The works in this section about what we consume are anything but static. These artists illuminate, investigate, and illustrate the unquiet life of food.

Lisa Amundsen Giannini

My recent work reflects on moments from my first decade of adulthood. Our twenties are a chapter in which we have space to experiment and have not yet fully grasped our own mortality. As a millennial who turned 30 during the pandemic, I spent the final years of my twenties in lockdown. I began to face mortality in a real way, living in Brooklyn near a major hospital and hearing sirens blaring all day and night. I realized how short life is, and decided to move across the country with barely a goodbye.

Lisa Amundsen Giannini is a visual artist based in LA. Lisa’s art is informed by her dual training in graphic design and fine arts. Her work has always been autobiographical, stemming from an interest in the human condition, sources of life, and mortality.

Sarah Yuster

Armed with the tenet that small, ordinary truths often illuminate larger fields, I paint with an eye towards the tension and beauty that can occur when man, technology and the natural world convene at random points. These images – plain, familiar, observed from common angles, are my visually transposed moments of willed isolation and affection for an inherent sense of belonging.

We all share the common denominator of unadorned minutes – our minds idle or wander while we perform menial tasks or wait at a stoplight, eyes barely focusing on the immediately available. These peripheral sights, unremarkable subjects, are quiet, visible anchors to our environment, neighborhoods and each other. I care to paint them because they have the subdued strength of an emotional shorthand, like a glance between siblings in the presence of a parent.

Sarah Yuster paints urban landscapes and insightful portraits  Her work is in fine collections including the Smithsonian’s National Portrait Gallery and the National Air & Space Museum. She’s also a documentary filmmaker focusing on social issues.

Ilse Miller

I make detailed large scale still life paintings in acrylic. I started painting still lifes to investigate the tradition and reflect on the object and curation. I’m also interested in childhood, consumerism, and late stage capitalism. I invite the viewer to escape for a moment and enter my world. I am memorializing personal objects. By using the objects, I investigate the aesthetic value of objects.

I am a Chicago painter and MFA candidate at Illinois State University. I use the tradition of still life to investigate how inanimate objects inform identity. I am interested in finding meaning in the objects I surround myself with.

Kevin Flynn

The following photographs of fruits and vegetables are in the tradition of the classic still life with a nod to Victorian botanical drawing and a wink to California graphic fruit crate art (my “roots” in California go back five generations). The intent is to create an almost a planetary stillness by stripping perspective and scale while retaining the visual punch of the isolated subject.

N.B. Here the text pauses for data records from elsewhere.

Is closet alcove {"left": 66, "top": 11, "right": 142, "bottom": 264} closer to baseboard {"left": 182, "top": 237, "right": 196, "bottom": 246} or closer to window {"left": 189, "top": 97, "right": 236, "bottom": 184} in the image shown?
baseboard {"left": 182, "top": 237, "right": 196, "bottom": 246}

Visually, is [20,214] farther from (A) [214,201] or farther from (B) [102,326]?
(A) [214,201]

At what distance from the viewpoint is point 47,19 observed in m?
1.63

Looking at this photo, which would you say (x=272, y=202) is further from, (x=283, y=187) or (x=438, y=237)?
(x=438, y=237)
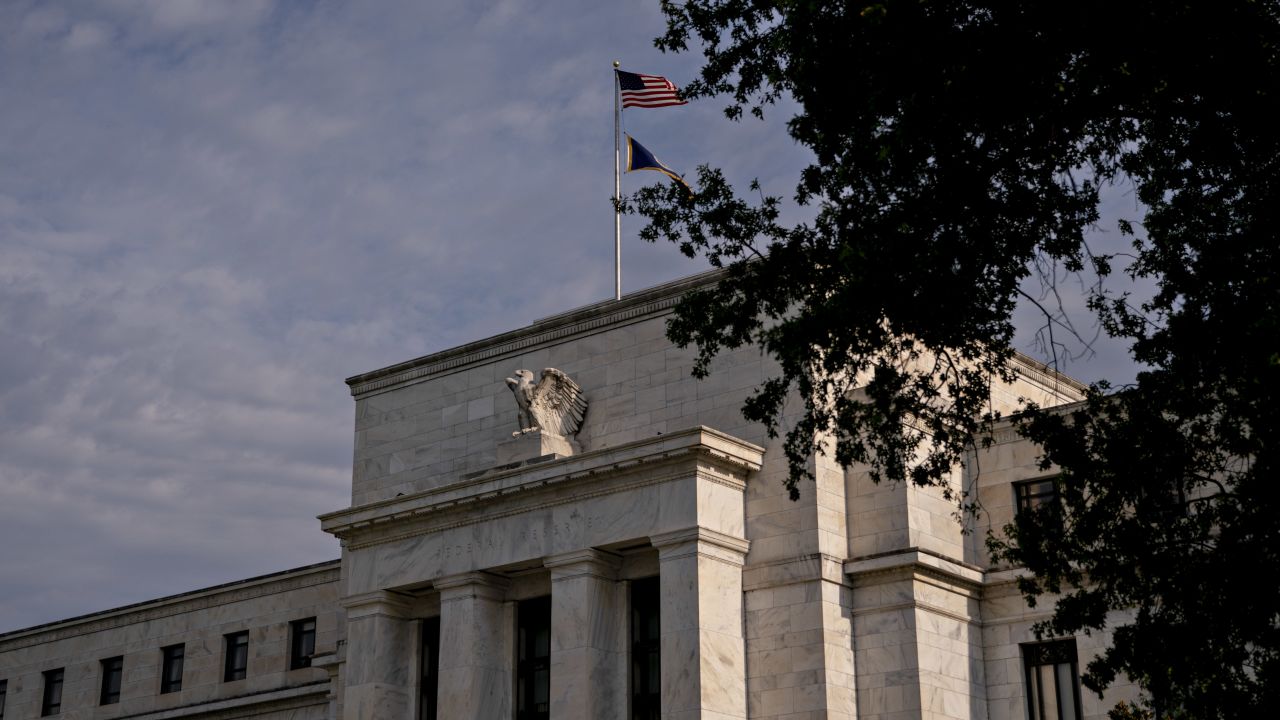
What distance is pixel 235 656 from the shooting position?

There is also the subtext of documenting the cross border and inter-continental trade of foodstuffs that adorn our tables.

I am a non-commercial photographer and visual artist living in Oakland, California. I obtained the Bachelor of Arts Degree in Photography from the Aesthetic Studies Program at the University of California, Santa Cruz, with Honors in the Major.

Susan Kaprov

FROM THE GARDEN OF ALTERED DELIGHTS

For most Americans, the heated controversy over genetically modified foods is distant and mystifying. Science tells us that through genetic engineering, we can harness nature’s genetic code to create nutritious new species from common fruits and vegetables. The question is accomplishing this safely.

Using digital technology, the composite images ‘FROM THE GARDEN OF ALTERED DELIGHTS, envision genetically engineered foods that, although imaginary could conceivably be developed by the major agricultural biotech corporations. 

This is both frightening and seductive. These companies claim, often without proof, to be leading a new agricultural revolution with crops modified to survive frost, drought, pests, flood, fire and plague. However, their long-term safety and nutritional value remain unknown.

The challenge is expressing this conflict using art as an investigative tool. The futuristic images from this series are colorful, stark, even humorous emerging from a dark, penetrating black background. 

Born in NYC; BS Biology City Univ. NY 1989; Dartmouth College fine arts 1990-2. Coll: MoMA NY; Metropolitan Museum NY; Museum Boijmans-van Beuningen; Corcoran Art Gallery; Yale Univ. Art Gallery; Santa Barbara Museum; Whitney Museum NY.